==== TEXTE SOURCE
La parabole que Jésus propose et son explication, nous présente trois circonstances, en fait trois terrains, où la Parole de Dieu, représentée par la graine qui est semée, restera malheureusement improductive :

Le premier terrain correspond à l'homme qui entend la Parole et ne la fait pas sienne ; il est comme le chemin sur lequel tombe le grain. Il reçoit un enseignement, il étudie la Parole comme une philosophie ou un enseignement de sagesse, mais sans se laisser pénétrer par elle. Sans le travail de l'Esprit-Saint l'enseignement de la Parole ne permet pas à l'Évangile de prendre racine et de porter du fruit.

Le second terrain correspond à un homme qui entend la Parole, la reçoit et s'en réjouit, mais ne l'approfondit pas par l'étude. Il est comme un terrain pierreux, par l'Esprit il se réjouit de l'Évangile, mais celui-ci ne s'enracine pas et les distractions de la vie détournent cet homme de la Parole.

Le troisième terrain improductif nous présente l'homme qui par l'Esprit entend la Parole et qui la comprend intellectuellement par l'étude, mais n'en tire pas les conséquences pratiques. Il ne met pas en application cette Parole dans sa vie quotidienne. Il se laisse emporter par les distractions du monde, il se laisse aller à la dérive et il finit par se perdre.

Ainsi, pour que la Parole puisse nous nourrir et faire de nous des enfants de Dieu qui portent du fruit, il nous faut tenir compte de ces trois aspects.

Il nous faut la recevoir dans notre cœur. Il faut que cette Parole nous enflamme, il faut que cette Parole nous pousse à la conversion.

Mais pour qu'elle porte du fruit, il faut aussi qu'avec notre intelligence, nous soyons capables de la comprendre. Et surtout il faut aussi que cette parole trouve un enracinement dans notre monde, dans notre vie de tous les jours afin qu'elle nous donne la force de lutter contre tout ce qui peut nous détourner de l'Évangile : les séductions du monde et les soucis de la vie.

C'est seulement si nous pouvons trouver un équilibre entre ces différents aspects que nous porterons le fruit semé par cette Parole.
========
==== MATÉRIEL PRÉSENTÉ
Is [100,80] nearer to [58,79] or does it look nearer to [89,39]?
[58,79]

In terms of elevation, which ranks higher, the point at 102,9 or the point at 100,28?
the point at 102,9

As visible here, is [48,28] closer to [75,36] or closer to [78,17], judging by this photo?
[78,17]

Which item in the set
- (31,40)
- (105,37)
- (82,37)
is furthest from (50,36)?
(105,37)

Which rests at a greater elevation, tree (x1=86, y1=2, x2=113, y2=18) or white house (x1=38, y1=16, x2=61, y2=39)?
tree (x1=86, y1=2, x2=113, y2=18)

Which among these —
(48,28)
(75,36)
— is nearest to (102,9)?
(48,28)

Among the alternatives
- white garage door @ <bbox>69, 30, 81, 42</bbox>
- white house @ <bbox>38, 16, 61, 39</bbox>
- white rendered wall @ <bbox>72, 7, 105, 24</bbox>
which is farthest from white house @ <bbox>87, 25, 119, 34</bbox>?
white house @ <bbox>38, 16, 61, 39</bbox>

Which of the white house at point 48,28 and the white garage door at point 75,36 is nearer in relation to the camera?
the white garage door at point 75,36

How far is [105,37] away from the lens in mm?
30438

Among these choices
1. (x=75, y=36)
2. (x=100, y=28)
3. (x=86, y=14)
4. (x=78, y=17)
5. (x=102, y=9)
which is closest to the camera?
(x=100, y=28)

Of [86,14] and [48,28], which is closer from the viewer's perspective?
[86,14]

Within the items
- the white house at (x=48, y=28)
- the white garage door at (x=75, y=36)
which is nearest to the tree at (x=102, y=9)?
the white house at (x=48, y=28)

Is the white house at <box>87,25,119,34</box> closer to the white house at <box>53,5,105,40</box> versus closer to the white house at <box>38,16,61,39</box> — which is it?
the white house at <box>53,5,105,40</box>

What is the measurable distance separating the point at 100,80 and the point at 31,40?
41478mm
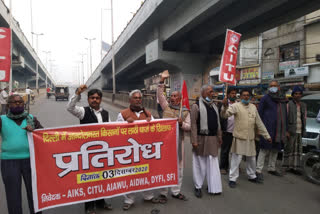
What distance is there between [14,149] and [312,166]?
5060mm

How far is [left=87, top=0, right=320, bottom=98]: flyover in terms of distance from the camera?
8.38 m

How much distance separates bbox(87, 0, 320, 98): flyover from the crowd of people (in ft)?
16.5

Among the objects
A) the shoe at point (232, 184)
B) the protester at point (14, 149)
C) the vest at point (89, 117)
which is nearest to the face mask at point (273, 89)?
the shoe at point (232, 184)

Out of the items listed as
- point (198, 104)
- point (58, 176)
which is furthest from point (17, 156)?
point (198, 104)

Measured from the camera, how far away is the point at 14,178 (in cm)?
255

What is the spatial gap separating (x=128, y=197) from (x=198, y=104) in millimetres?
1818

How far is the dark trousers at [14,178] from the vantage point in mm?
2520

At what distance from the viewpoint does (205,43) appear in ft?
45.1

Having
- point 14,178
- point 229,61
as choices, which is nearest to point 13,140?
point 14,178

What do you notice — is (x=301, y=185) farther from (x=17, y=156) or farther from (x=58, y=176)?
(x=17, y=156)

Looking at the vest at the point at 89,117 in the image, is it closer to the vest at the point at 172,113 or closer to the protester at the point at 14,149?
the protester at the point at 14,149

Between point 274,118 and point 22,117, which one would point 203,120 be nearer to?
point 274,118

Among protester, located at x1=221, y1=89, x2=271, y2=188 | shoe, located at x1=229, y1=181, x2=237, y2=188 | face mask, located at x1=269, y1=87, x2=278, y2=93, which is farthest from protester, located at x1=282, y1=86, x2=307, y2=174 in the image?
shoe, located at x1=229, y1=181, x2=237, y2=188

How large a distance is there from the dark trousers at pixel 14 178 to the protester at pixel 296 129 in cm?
========
À PRODUIRE – Recopiez mot pour mot le passage du texte sur la parabole qui commence par « La parabole que » et se poursuit jusqu'à « porter du fruit. ». Ce matériel provient d'une source différente de celle du texte.

RÉPONSE ATTENDUE –
La parabole que Jésus propose et son explication, nous présente trois circonstances, en fait trois terrains, où la Parole de Dieu, représentée par la graine qui est semée, restera malheureusement improductive :

Le premier terrain correspond à l'homme qui entend la Parole et ne la fait pas sienne ; il est comme le chemin sur lequel tombe le grain. Il reçoit un enseignement, il étudie la Parole comme une philosophie ou un enseignement de sagesse, mais sans se laisser pénétrer par elle. Sans le travail de l'Esprit-Saint l'enseignement de la Parole ne permet pas à l'Évangile de prendre racine et de porter du fruit.